Research

At the Professorship of Sensors and Wearables for Healthcare, led by Prof. Dr. Can Dincer, we pursue cutting-edge solutions for real-time, non-invasive, and personalized diagnostics. Our interdisciplinary research combines chemistry, engineering, microfluidics, and data science to shape the future of healthcare monitoring.

Electrochemical & Biosensors for Biofluids

We develop miniaturized electrochemical biosensors capable of detecting key biomarkers—such as antibiotics, hormones, and proteins—in non-blood biofluids like sweat, saliva, and interstitial fluid. These platforms are designed for non- or minimally invasive diagnostics, offering a practical alternative to conventional blood-based testing.

CRISPR-Enhanced Microfluidic miRNA Detection

Our team integrates CRISPR/Cas systems into microfluidic biosensors to detect microRNAs (miRNAs) with ultra-high sensitivity. By eliminating the need for complex amplification steps like PCR, we enable rapid and scalable point-of-care cancer and disease diagnostics.

Breath-Based Sensing Platforms

We pioneer paper-based sensors and wearable formats (e.g., facemasks) for the detection of volatile biomarkers in exhaled breath. These systems enable early, real-time monitoring of respiratory health conditions, including inflammation and infection.

Microfluidic Signal Amplification & Multiplexing

We design compact lab-on-a-chip platforms using stop-flow enrichment and multiplexing techniques.
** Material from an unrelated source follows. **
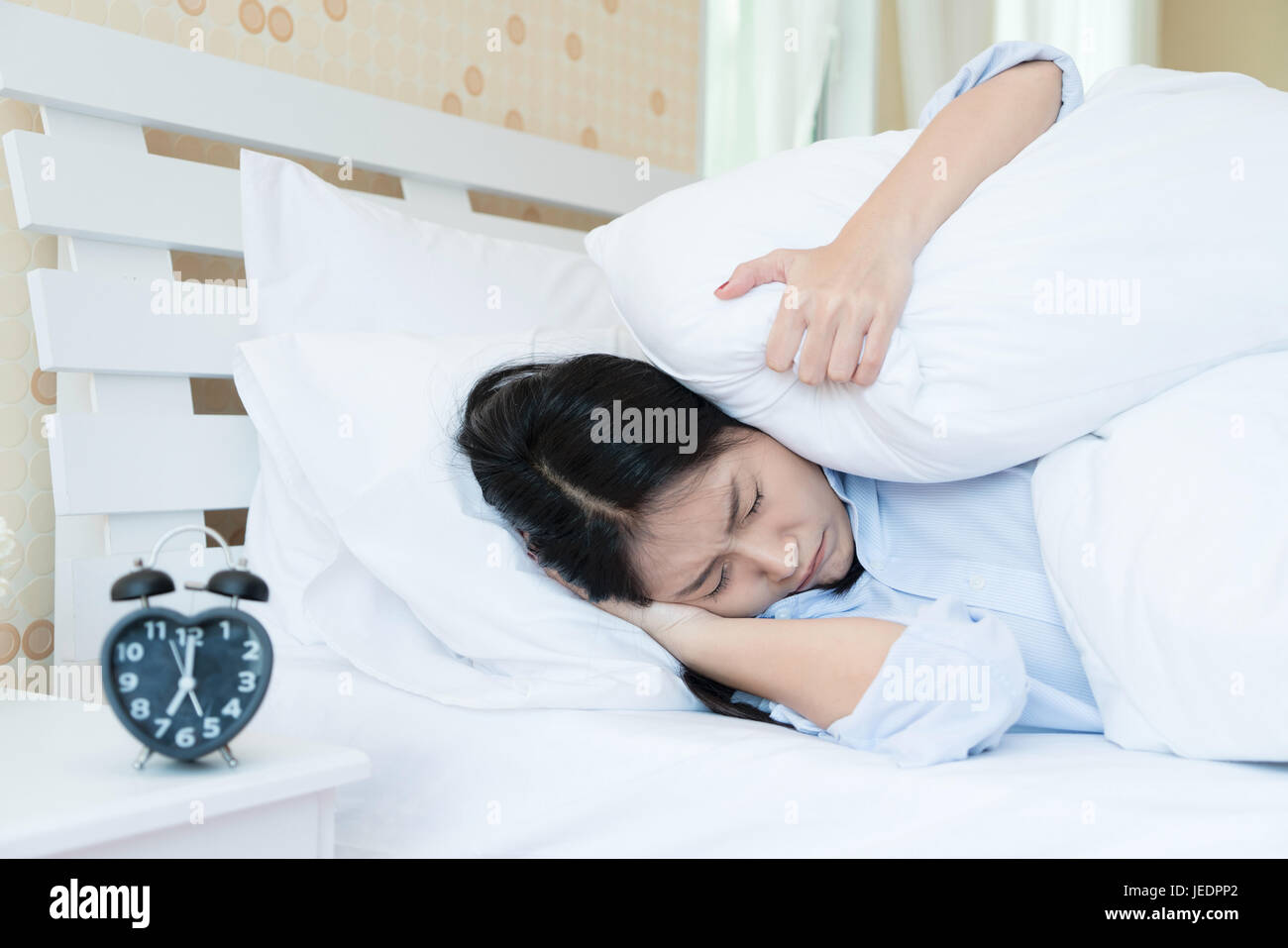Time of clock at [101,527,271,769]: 7:00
These innovations dramatically improve signal strength and allow simultaneous detection of multiple analytes—essential for complex diagnostics in minimal sample volumes.

Data Science & AI-Driven Health Monitoring

By combining sensor technologies with advanced signal processing and machine learning, we create intelligent diagnostic systems that adapt to users. Our data-driven approaches support predictive diagnostics and continuous health monitoring in wearable and mobile platforms.